Sur les quelque 60 000 Français qui travaillent dans les banques de La City, difficile de savoir combien vont perdre leur emploi et revenir au bercail. Malgré la gravité de la crise, nous n’avons pas observé à ce jour de mouvement significatif de retour de Français de La City vers l’Hexagone, explique Jérôme Bonnard, directeur du cabinet RCBF Consulting, spécialisé dans le recrutement d’ingénieurs pour les marchés financiers.

On n’observe pas de vague massive de retour en France, car les gens cherchent d’abord à rester à Londres : il faut être désespéré pour partir en cours d’année quand on a des enfants scolarisés. Attendons juin et la fin de l’année scolaire pour y voir plus clair , explique Stéphane Rambosson, associé du cabinet de chasse Veni Partners (LeFigaro.fr) .

Pour certains, nul besoin d’attendre le printemps pour savoir combien de financiers français vont quitter La City : nous en saurons plus lors de la publication des résultats annuels des banques et le versement des bonus à la fin janvier, les départs ayant alors généralement lieu début février, note Thierry Bossant, responsable de l’équipe basée à Paris du recrutement sur le front-office chez Huxley Associates. Les 35-40 ans à charge de famille sont les plus susceptibles de revenir, le système scolaire étant souvent jugé meilleur dans l’Hexagone. Certains sont d’ailleurs déjà revenus pour chercher du travail, quitte à laisser leur famille à Londres jusqu’au mois de juin. Mais les premiers à partir devraient être les plus jeunes : ils n’ont pas encore eu le temps de s’enrichir ni de mettre beaucoup d’argent de côté…

Retour gagnant ?

Les licenciements concernent surtout ceux qui se sont spécialisés dans les produits complexes et structurés : traders, structureurs, sales et analystes quantitatifs. Si jamais la crise perdurait, ils pourraient toujours, grâce notamment à leur niveau élevé en mathématiques, mettre leurs compétences à disposition de fonctions similaires autour de produits non dérivés , explique Jérôme Bonnard.
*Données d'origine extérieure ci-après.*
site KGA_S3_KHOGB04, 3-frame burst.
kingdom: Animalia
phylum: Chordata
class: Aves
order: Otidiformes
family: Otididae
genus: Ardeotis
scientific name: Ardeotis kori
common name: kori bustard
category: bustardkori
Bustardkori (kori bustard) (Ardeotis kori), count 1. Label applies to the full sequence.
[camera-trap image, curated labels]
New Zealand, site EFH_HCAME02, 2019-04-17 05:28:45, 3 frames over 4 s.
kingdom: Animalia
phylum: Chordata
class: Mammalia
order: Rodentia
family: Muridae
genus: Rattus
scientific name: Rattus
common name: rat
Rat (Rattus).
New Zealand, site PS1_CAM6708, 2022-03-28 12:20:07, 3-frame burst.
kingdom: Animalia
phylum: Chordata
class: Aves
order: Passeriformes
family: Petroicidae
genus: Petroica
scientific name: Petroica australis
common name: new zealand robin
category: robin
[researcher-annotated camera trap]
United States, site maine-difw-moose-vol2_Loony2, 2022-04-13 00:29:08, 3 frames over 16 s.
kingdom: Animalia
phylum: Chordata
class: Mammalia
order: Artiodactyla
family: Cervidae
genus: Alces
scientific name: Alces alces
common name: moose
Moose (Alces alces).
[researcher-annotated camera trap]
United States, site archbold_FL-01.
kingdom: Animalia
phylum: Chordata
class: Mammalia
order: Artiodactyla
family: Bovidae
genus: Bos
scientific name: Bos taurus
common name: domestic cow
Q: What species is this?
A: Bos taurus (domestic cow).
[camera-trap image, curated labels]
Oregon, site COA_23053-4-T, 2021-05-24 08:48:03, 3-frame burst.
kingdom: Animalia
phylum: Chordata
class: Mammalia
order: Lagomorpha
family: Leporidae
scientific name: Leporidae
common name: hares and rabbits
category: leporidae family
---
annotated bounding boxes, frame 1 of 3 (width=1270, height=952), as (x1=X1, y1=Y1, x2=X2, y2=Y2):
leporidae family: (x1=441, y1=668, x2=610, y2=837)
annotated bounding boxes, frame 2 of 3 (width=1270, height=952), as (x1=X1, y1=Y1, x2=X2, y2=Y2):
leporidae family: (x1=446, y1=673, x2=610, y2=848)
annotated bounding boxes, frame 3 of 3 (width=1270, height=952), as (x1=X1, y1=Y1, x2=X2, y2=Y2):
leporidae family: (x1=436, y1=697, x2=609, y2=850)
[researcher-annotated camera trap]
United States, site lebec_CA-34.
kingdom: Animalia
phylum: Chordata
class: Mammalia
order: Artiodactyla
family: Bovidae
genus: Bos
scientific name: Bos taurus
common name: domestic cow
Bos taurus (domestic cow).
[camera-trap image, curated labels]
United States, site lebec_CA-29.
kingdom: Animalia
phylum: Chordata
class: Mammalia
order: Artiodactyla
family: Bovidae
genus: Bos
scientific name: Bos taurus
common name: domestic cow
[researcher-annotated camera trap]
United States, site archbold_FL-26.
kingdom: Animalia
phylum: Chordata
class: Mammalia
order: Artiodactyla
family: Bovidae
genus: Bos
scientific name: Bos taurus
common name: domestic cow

En France, sur ces métiers, beaucoup de candidats sont disponibles et peu de structures recrutent. Les compétences de certains Français de La City restent néanmoins recherchées et ils peuvent être embauchés à condition, pour un trader, de posséder un bon PnL (profit and loss) ou, pour un sales, un bon portefeuille clients , ajoute Thierry Bossant.

D’ailleurs, le phénomène n’est pas nouveau. Pour des raisons de coûts, des établissements ont déjà entrepris des déplacements d’équipes de quants de Londres vers Paris , rappelle Kevin O’Reilly, chef de la stratégie du département finance du cabinet Deloitte. Pour preuve, l’une des trois tours de la Société Générale à Paris serait même surnommée London-NewYork Tower en raison du nombre d’anciens des filiales de la SG à La City et à Wall Street qui y travaillent.